===== Given records =====

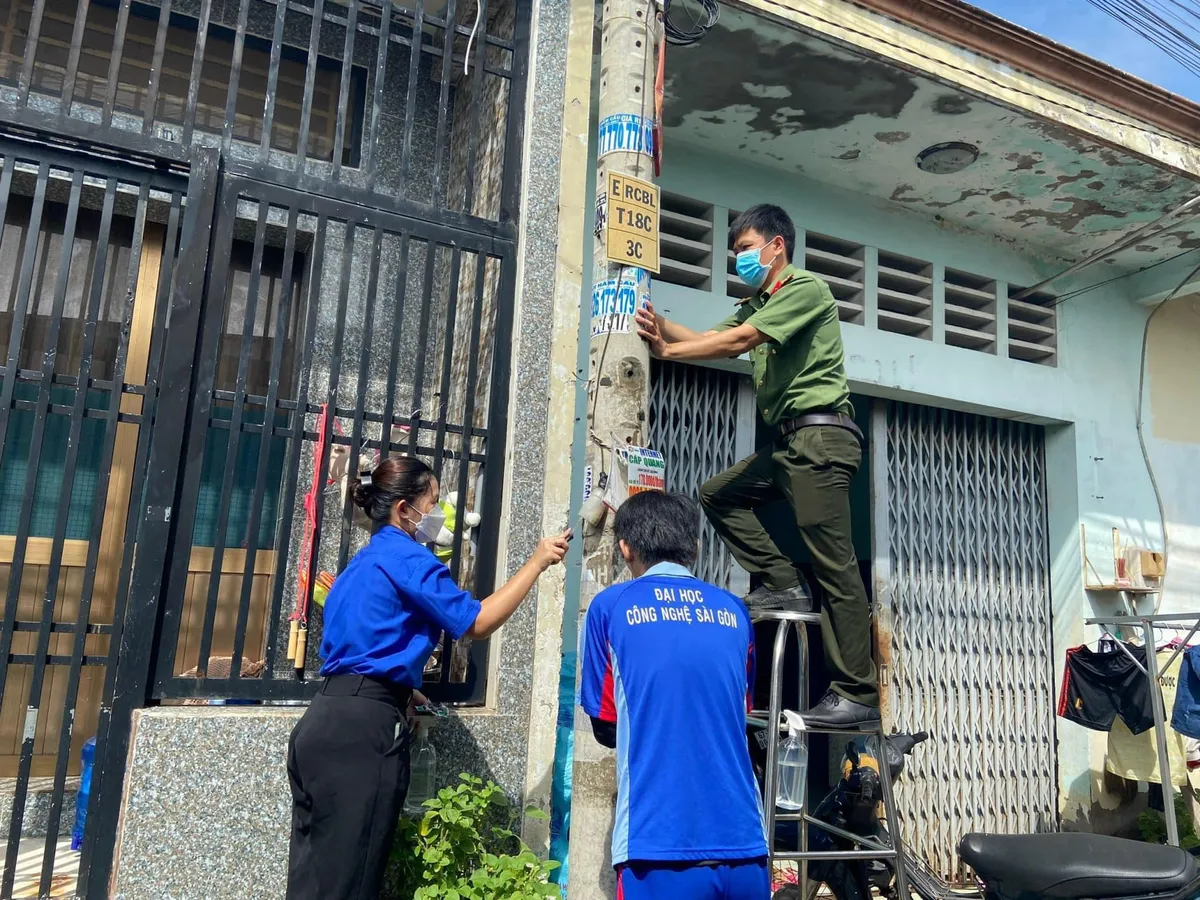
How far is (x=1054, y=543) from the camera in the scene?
721 centimetres

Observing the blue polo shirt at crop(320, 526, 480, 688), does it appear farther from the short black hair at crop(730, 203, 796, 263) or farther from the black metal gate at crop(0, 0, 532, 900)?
the short black hair at crop(730, 203, 796, 263)

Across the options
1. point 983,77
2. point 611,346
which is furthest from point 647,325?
point 983,77

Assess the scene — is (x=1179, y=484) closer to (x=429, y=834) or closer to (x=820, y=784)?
(x=820, y=784)

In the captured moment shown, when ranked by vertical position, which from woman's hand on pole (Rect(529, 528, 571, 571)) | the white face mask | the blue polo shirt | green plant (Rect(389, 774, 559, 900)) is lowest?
green plant (Rect(389, 774, 559, 900))

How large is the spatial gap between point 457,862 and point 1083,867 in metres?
2.10

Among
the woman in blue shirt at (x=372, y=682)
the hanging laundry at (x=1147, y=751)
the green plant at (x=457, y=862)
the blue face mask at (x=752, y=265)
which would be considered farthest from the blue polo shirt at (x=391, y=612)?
the hanging laundry at (x=1147, y=751)

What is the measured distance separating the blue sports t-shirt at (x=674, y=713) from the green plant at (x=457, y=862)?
1000 millimetres

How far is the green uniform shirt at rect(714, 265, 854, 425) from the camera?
3324 millimetres

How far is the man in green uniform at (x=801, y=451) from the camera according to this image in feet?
Answer: 10.5

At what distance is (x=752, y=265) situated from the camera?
348 centimetres

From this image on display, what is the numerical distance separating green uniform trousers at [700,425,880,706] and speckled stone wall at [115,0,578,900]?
116 centimetres

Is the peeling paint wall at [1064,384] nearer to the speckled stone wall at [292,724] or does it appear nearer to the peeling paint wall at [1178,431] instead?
the peeling paint wall at [1178,431]

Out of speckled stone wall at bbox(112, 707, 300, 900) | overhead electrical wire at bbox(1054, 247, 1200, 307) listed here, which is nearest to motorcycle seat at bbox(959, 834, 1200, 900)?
speckled stone wall at bbox(112, 707, 300, 900)

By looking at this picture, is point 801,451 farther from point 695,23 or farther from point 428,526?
point 695,23
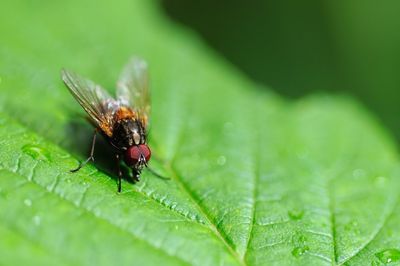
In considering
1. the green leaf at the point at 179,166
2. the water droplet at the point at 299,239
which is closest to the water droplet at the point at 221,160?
the green leaf at the point at 179,166

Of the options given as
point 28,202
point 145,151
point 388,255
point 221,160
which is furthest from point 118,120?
point 388,255

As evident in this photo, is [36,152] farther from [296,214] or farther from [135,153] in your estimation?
[296,214]

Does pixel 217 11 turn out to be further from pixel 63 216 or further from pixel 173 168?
pixel 63 216

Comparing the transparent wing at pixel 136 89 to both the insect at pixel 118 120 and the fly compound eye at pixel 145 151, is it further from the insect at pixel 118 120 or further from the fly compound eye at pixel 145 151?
the fly compound eye at pixel 145 151

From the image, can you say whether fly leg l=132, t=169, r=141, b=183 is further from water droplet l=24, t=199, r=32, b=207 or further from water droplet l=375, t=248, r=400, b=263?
water droplet l=375, t=248, r=400, b=263

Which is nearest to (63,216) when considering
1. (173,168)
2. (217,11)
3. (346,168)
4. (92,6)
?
(173,168)

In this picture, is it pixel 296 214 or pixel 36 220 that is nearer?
pixel 36 220

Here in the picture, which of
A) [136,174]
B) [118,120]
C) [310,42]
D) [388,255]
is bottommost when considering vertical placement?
[136,174]

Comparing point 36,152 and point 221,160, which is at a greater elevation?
point 221,160
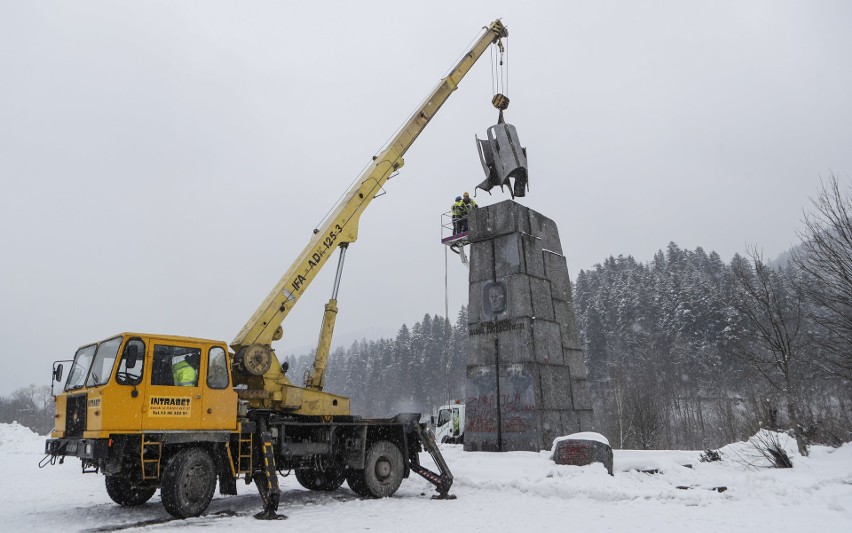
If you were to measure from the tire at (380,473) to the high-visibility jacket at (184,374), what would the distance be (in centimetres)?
380

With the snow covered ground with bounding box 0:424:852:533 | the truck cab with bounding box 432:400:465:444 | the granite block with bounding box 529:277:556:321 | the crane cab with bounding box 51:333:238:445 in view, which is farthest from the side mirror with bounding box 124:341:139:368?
the truck cab with bounding box 432:400:465:444

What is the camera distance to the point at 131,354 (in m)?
8.68

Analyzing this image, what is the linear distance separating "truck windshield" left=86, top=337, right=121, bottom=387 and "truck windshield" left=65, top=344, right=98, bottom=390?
19 centimetres

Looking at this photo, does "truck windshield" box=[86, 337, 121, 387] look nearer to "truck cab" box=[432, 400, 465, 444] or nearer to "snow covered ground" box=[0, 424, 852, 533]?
"snow covered ground" box=[0, 424, 852, 533]

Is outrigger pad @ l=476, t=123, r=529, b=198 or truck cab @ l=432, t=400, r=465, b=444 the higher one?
outrigger pad @ l=476, t=123, r=529, b=198

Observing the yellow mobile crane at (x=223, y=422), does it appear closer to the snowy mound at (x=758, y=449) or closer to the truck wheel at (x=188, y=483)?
the truck wheel at (x=188, y=483)

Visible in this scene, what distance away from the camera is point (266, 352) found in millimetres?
10664

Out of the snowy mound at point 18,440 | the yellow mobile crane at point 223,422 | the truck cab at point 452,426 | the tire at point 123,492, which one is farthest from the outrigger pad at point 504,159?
the snowy mound at point 18,440

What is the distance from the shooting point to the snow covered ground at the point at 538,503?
8.00 m

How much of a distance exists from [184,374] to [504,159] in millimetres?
13176

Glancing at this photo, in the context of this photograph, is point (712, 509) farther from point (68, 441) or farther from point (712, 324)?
point (712, 324)

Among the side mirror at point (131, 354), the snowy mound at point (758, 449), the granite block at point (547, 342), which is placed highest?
the granite block at point (547, 342)

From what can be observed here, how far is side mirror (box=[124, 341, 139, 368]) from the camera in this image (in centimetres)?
862

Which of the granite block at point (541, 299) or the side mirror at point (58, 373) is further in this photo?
the granite block at point (541, 299)
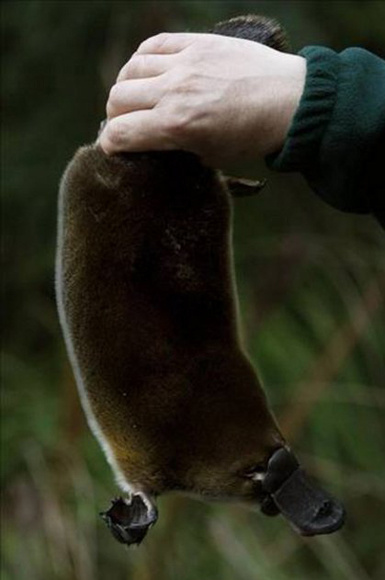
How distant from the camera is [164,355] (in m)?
0.96

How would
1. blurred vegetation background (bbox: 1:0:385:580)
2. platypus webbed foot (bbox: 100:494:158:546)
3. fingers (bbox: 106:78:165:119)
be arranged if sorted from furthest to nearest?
blurred vegetation background (bbox: 1:0:385:580) < fingers (bbox: 106:78:165:119) < platypus webbed foot (bbox: 100:494:158:546)

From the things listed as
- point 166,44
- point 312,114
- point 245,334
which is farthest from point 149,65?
point 245,334

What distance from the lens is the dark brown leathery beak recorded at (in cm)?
95

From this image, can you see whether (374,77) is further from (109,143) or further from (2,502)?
(2,502)

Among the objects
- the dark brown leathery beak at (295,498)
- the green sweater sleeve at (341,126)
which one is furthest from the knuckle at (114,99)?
the dark brown leathery beak at (295,498)

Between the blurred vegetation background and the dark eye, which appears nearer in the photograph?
the dark eye

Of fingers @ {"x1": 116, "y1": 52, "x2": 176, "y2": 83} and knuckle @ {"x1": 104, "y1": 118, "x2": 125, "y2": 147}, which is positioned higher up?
fingers @ {"x1": 116, "y1": 52, "x2": 176, "y2": 83}

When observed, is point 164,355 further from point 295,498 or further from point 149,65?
point 149,65

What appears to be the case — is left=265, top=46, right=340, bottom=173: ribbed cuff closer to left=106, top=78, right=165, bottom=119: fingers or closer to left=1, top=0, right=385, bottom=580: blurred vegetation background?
left=106, top=78, right=165, bottom=119: fingers

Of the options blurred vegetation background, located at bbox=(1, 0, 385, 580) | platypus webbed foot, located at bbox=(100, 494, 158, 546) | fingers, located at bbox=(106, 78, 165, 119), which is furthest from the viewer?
blurred vegetation background, located at bbox=(1, 0, 385, 580)

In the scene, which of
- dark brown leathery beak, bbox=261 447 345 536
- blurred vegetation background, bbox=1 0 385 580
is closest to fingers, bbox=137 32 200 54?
dark brown leathery beak, bbox=261 447 345 536

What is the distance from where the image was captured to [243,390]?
971 millimetres

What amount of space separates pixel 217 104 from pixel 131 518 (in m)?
0.27

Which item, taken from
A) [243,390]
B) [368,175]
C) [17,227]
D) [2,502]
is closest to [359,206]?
[368,175]
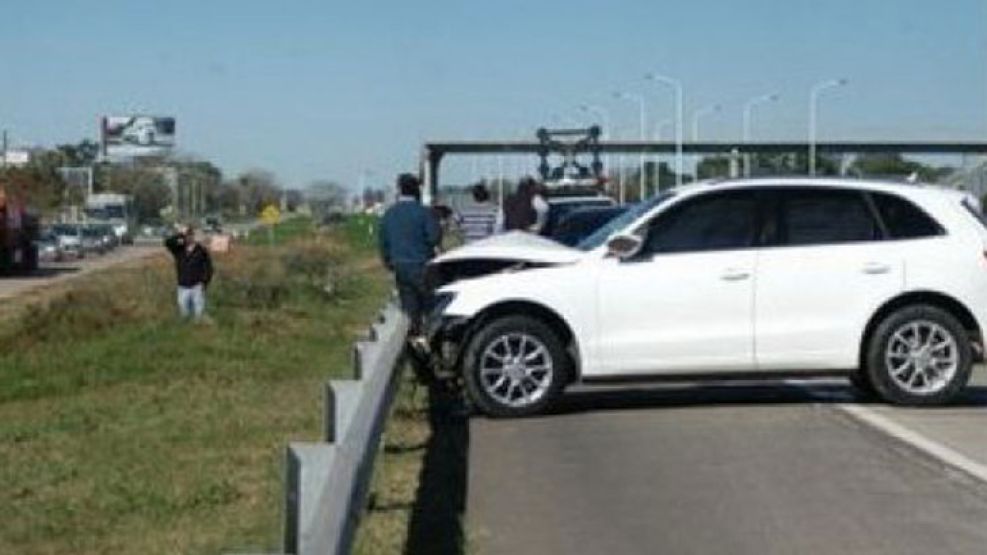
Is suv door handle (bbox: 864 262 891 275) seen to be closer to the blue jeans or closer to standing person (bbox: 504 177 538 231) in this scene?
standing person (bbox: 504 177 538 231)

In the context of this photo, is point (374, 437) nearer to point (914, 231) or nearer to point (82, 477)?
point (82, 477)

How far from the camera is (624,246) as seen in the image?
15039mm

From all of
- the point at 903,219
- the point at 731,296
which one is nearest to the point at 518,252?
the point at 731,296

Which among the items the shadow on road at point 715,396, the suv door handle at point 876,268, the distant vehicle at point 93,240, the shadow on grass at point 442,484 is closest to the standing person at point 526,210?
the shadow on road at point 715,396

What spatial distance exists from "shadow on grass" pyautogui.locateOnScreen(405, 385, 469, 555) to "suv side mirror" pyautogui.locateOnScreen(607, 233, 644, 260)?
5.62ft

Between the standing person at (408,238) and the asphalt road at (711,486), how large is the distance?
211cm

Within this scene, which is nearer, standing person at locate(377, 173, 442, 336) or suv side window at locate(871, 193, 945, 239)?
suv side window at locate(871, 193, 945, 239)

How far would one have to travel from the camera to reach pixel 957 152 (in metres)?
125

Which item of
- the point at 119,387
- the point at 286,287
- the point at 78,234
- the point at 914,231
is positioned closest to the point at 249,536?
the point at 914,231

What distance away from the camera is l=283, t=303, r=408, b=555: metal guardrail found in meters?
6.11

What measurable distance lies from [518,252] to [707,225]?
4.89ft

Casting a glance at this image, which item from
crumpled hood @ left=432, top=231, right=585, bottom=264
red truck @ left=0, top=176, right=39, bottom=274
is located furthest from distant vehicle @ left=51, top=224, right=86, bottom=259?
crumpled hood @ left=432, top=231, right=585, bottom=264

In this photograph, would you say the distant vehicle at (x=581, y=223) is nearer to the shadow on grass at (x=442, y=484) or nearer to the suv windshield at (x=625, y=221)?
the suv windshield at (x=625, y=221)

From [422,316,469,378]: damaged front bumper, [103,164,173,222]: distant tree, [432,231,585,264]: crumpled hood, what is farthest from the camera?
[103,164,173,222]: distant tree
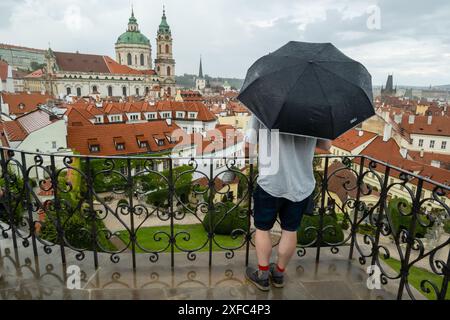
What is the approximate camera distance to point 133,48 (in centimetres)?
9981

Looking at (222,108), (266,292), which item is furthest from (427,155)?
(266,292)

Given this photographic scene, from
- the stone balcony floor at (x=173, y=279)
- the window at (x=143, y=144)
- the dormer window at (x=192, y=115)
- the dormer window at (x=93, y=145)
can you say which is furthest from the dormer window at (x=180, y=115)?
the stone balcony floor at (x=173, y=279)

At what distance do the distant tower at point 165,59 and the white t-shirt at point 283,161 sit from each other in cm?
9045

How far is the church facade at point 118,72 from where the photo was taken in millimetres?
76312

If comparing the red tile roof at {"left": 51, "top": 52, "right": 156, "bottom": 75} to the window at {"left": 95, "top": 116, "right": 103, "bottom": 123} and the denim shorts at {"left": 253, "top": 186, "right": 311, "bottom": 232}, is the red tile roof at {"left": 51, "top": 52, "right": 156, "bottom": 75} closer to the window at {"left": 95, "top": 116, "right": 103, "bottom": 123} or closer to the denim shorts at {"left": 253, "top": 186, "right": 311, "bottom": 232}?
the window at {"left": 95, "top": 116, "right": 103, "bottom": 123}

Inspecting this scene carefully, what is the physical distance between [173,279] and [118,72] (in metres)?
90.8

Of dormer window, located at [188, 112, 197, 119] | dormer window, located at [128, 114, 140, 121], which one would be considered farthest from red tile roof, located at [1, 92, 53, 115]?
dormer window, located at [188, 112, 197, 119]

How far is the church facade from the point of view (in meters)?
76.3

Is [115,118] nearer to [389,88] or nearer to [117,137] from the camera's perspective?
[117,137]

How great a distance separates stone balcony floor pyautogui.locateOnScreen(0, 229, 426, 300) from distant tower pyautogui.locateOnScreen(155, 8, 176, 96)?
294 ft

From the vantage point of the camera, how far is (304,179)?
101 inches
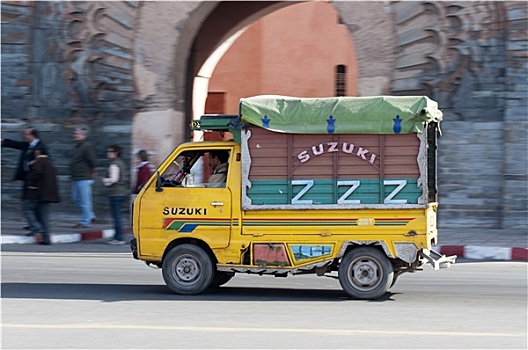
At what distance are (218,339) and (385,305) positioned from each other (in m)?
2.69

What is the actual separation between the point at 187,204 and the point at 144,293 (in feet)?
3.86

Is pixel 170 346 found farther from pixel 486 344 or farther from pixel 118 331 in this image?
pixel 486 344

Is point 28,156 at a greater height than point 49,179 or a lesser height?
greater

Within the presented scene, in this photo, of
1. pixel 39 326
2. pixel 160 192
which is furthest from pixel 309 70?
pixel 39 326

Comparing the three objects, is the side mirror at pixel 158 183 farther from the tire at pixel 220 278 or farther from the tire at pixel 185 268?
the tire at pixel 220 278

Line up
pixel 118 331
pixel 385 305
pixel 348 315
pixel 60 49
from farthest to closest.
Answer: pixel 60 49
pixel 385 305
pixel 348 315
pixel 118 331

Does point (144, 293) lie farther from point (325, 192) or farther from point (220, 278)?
point (325, 192)

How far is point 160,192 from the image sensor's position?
11242mm

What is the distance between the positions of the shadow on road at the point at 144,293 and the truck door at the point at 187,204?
57 cm

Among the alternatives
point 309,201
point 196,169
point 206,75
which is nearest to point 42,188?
point 196,169

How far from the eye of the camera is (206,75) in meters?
23.7

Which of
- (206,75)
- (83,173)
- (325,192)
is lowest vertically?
(325,192)

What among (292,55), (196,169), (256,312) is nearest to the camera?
(256,312)

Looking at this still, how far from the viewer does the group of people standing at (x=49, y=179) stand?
1695 cm
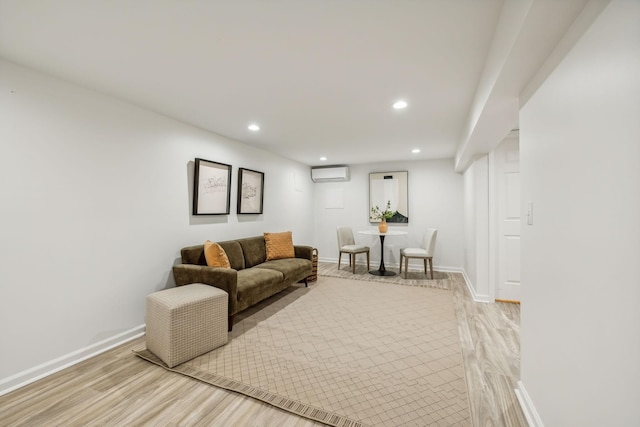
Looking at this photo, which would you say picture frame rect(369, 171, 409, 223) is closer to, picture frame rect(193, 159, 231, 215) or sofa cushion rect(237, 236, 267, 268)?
sofa cushion rect(237, 236, 267, 268)

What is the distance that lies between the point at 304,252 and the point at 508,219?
9.86 feet

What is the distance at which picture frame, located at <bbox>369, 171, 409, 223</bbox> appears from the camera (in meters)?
5.80

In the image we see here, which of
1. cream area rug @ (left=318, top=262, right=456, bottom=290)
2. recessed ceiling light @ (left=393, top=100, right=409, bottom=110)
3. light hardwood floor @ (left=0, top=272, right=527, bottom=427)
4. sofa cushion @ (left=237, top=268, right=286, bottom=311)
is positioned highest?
recessed ceiling light @ (left=393, top=100, right=409, bottom=110)

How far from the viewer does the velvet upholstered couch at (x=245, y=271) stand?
109 inches

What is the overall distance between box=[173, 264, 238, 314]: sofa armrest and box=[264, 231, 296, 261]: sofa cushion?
152 centimetres

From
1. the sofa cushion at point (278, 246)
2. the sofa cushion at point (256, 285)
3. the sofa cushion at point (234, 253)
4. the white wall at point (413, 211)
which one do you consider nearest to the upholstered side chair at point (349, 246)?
the white wall at point (413, 211)

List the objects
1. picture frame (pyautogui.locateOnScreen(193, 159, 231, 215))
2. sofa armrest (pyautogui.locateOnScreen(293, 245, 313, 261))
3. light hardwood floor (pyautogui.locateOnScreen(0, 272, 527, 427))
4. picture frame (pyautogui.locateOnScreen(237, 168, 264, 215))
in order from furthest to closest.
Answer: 1. sofa armrest (pyautogui.locateOnScreen(293, 245, 313, 261))
2. picture frame (pyautogui.locateOnScreen(237, 168, 264, 215))
3. picture frame (pyautogui.locateOnScreen(193, 159, 231, 215))
4. light hardwood floor (pyautogui.locateOnScreen(0, 272, 527, 427))

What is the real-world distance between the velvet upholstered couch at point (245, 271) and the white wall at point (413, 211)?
2044mm

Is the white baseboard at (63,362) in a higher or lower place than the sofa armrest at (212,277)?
lower

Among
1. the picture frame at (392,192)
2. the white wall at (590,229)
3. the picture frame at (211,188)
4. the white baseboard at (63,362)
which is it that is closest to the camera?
the white wall at (590,229)

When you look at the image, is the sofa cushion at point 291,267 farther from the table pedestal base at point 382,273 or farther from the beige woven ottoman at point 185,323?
the table pedestal base at point 382,273

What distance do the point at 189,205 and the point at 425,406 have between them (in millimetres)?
3111

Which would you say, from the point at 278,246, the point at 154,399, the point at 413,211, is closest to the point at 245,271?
the point at 278,246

=====

Write the lines out verbatim, from the one with "Is the white" through the last line of the entries, and stop there.

Is the white baseboard at (63,362) in a higher or lower place than the sofa armrest at (212,277)?
lower

Among
1. the picture frame at (392,192)
2. the white wall at (590,229)
3. the picture frame at (211,188)
4. the white baseboard at (63,362)
which is it that is closest to the camera?
the white wall at (590,229)

When you look at the image, is the sofa cushion at point 291,267 farther from the table pedestal base at point 382,273 or farther from the beige woven ottoman at point 185,323?
the table pedestal base at point 382,273

What distance do the point at 189,205 and the point at 425,406 have between them (in millimetres)?
3111

Which would you say, from the point at 278,246, the point at 154,399, the point at 413,211, is closest to the point at 245,271?
the point at 278,246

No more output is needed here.